**YOUR TASK**
Reproduce verbatim the part of the material that begins at the line containing "When looking at" and ends with the line containing "2471 millimetres", including both of those lines.

>> BEGIN

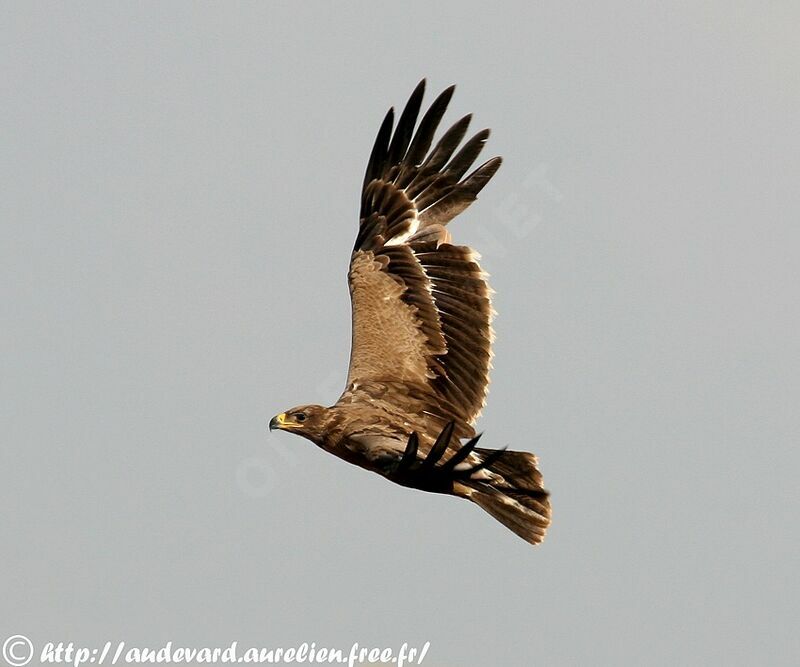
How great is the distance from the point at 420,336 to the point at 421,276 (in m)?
0.75

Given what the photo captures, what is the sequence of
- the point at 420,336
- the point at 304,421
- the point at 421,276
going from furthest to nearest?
the point at 421,276 < the point at 420,336 < the point at 304,421

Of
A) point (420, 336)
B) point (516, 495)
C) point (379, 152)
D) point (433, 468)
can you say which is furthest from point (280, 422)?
point (379, 152)

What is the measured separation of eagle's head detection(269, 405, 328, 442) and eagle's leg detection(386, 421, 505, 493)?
2.06m

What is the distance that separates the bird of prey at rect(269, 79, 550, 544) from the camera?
43.0ft

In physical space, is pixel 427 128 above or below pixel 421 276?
above

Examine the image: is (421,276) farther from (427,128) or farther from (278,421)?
(278,421)

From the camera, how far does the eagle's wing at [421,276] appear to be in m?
15.0

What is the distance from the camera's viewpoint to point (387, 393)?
14648 mm

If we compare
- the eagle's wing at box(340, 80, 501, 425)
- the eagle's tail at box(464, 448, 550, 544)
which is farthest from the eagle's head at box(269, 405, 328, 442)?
the eagle's tail at box(464, 448, 550, 544)

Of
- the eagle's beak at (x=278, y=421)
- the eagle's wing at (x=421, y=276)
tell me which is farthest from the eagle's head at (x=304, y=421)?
the eagle's wing at (x=421, y=276)

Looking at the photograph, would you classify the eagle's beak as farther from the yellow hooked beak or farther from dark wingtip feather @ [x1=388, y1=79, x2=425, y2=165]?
dark wingtip feather @ [x1=388, y1=79, x2=425, y2=165]

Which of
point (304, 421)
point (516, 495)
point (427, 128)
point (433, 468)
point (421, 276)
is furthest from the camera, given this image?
point (427, 128)

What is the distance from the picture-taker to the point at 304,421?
1405 centimetres

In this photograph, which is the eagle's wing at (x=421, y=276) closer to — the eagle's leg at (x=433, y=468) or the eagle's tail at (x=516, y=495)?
the eagle's tail at (x=516, y=495)
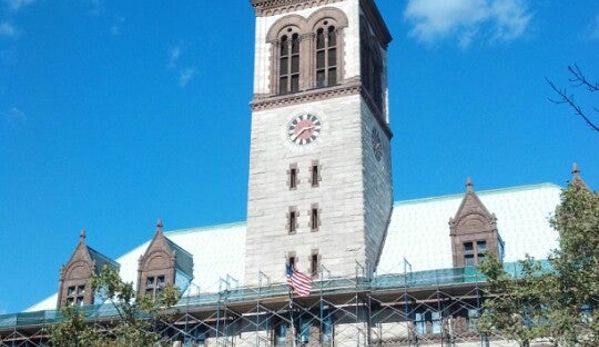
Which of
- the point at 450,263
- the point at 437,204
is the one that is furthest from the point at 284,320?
the point at 437,204

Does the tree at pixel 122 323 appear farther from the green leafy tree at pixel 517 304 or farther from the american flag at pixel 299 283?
the green leafy tree at pixel 517 304

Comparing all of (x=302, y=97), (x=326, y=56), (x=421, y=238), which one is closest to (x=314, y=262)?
(x=421, y=238)

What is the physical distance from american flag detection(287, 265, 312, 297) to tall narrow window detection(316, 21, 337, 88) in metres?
13.8

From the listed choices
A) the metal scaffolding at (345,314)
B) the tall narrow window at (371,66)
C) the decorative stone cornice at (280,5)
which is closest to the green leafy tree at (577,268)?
the metal scaffolding at (345,314)

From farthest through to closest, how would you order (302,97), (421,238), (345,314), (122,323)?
(302,97) → (421,238) → (345,314) → (122,323)

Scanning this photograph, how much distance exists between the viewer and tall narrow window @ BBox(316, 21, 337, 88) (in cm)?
5362

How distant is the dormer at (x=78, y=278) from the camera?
5169 centimetres

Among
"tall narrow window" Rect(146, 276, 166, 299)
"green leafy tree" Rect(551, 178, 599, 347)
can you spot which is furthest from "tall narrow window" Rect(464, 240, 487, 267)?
"tall narrow window" Rect(146, 276, 166, 299)

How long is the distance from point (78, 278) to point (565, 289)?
101ft

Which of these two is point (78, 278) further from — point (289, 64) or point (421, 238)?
point (421, 238)

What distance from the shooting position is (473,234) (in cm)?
4606

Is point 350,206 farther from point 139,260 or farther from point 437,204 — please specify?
point 139,260

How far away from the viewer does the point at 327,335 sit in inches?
1766

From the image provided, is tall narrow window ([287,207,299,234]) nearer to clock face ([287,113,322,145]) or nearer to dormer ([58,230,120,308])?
clock face ([287,113,322,145])
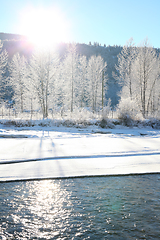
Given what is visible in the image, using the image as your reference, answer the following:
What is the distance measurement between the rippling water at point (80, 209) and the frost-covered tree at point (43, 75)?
18407mm

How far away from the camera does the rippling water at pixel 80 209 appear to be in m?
3.36

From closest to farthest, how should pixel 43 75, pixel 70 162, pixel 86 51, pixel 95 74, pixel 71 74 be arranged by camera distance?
pixel 70 162, pixel 43 75, pixel 71 74, pixel 95 74, pixel 86 51

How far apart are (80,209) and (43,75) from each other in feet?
70.0

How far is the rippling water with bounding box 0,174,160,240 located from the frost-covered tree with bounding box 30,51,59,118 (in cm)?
1841

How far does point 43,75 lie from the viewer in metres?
23.5

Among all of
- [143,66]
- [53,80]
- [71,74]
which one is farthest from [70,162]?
[71,74]

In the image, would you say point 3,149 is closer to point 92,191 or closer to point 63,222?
point 92,191

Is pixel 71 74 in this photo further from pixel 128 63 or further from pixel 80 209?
pixel 80 209

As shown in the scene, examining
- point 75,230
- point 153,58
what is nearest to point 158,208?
point 75,230

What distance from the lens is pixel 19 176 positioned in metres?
5.85

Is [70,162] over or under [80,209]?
over

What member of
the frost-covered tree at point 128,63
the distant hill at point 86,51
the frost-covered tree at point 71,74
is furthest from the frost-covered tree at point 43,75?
the distant hill at point 86,51

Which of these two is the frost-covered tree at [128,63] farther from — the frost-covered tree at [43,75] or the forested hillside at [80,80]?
the frost-covered tree at [43,75]

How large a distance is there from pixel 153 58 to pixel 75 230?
25250 millimetres
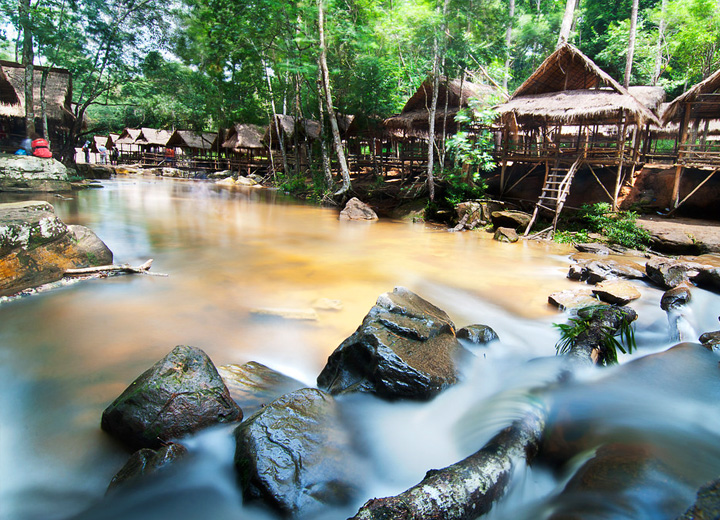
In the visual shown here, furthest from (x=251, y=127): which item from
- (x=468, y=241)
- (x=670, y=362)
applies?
(x=670, y=362)

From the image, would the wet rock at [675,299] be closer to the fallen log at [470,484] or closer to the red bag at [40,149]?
the fallen log at [470,484]

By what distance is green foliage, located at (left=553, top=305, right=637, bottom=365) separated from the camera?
3.75 meters

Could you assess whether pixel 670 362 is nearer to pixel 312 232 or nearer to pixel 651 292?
pixel 651 292

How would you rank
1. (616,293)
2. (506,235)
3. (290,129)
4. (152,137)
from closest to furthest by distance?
1. (616,293)
2. (506,235)
3. (290,129)
4. (152,137)

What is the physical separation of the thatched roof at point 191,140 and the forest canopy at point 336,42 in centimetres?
849

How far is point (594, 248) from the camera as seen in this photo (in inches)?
367

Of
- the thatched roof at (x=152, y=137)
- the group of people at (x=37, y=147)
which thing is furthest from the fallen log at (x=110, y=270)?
the thatched roof at (x=152, y=137)

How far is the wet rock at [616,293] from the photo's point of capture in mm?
5473

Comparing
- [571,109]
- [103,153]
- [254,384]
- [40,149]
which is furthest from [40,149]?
[103,153]

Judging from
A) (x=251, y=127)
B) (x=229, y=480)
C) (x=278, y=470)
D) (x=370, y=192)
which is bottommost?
(x=229, y=480)

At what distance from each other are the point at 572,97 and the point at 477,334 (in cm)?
1053

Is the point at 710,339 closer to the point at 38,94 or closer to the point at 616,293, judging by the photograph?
the point at 616,293

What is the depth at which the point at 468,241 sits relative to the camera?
10477mm

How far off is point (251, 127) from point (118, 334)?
28.0 meters
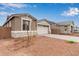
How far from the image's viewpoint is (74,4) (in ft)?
24.2

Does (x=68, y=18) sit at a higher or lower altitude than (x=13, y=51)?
higher

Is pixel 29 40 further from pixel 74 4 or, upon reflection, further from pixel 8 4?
pixel 74 4

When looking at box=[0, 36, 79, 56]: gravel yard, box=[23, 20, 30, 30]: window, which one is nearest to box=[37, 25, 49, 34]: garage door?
box=[23, 20, 30, 30]: window

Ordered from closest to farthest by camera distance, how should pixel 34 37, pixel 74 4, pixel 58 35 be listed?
1. pixel 74 4
2. pixel 34 37
3. pixel 58 35

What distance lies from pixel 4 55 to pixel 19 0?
2471 millimetres

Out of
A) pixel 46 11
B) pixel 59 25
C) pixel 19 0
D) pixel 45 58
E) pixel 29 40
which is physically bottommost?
pixel 45 58

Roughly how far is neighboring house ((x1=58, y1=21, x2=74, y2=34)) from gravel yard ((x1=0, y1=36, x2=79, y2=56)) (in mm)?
759

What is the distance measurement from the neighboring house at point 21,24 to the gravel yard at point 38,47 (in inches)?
19.5

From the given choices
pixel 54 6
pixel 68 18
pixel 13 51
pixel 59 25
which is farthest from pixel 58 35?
pixel 13 51

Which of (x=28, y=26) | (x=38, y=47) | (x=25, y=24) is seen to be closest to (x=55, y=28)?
(x=28, y=26)

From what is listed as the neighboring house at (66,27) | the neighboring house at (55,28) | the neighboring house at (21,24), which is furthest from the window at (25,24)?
the neighboring house at (66,27)

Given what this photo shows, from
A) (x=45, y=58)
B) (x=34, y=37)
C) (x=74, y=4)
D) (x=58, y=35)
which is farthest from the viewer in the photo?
(x=58, y=35)

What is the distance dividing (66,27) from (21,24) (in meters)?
2.35

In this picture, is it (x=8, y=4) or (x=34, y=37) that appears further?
(x=34, y=37)
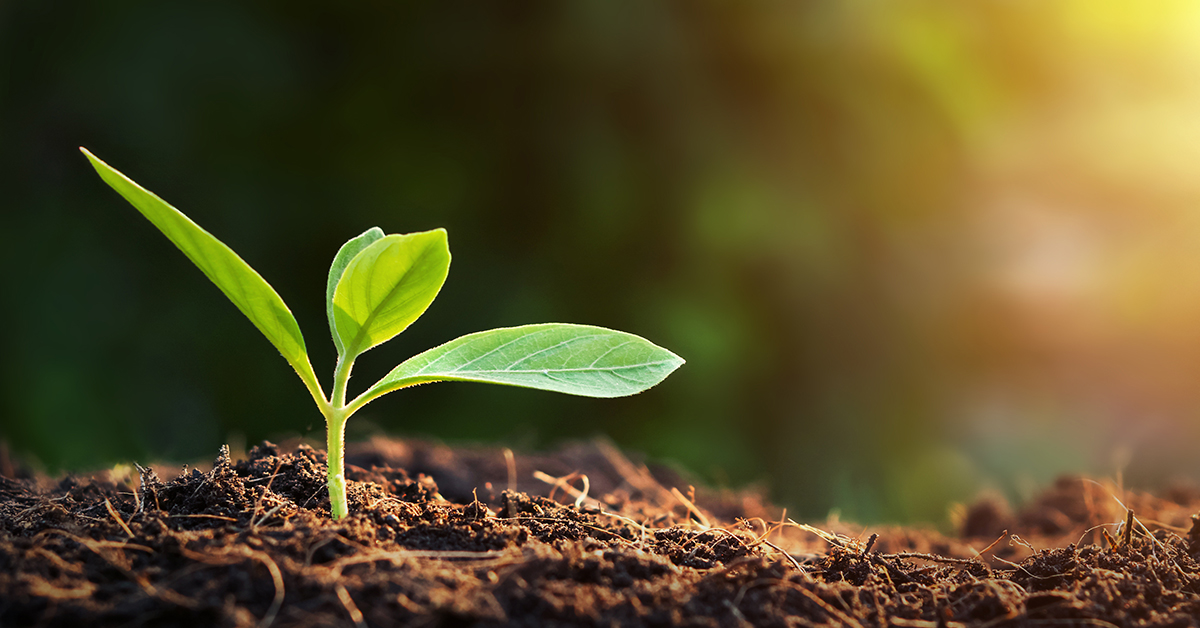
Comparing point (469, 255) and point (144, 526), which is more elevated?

>> END

**RESULT**
When looking at box=[0, 36, 79, 56]: gravel yard, box=[23, 20, 30, 30]: window, which one is nearest to box=[37, 25, 49, 34]: garage door?
box=[23, 20, 30, 30]: window

Ordered from closest to farthest by camera distance, how should pixel 34 37, pixel 74 4, pixel 58 35 be listed?
1. pixel 74 4
2. pixel 34 37
3. pixel 58 35

What distance lies from pixel 4 55 to pixel 19 0?
2471 millimetres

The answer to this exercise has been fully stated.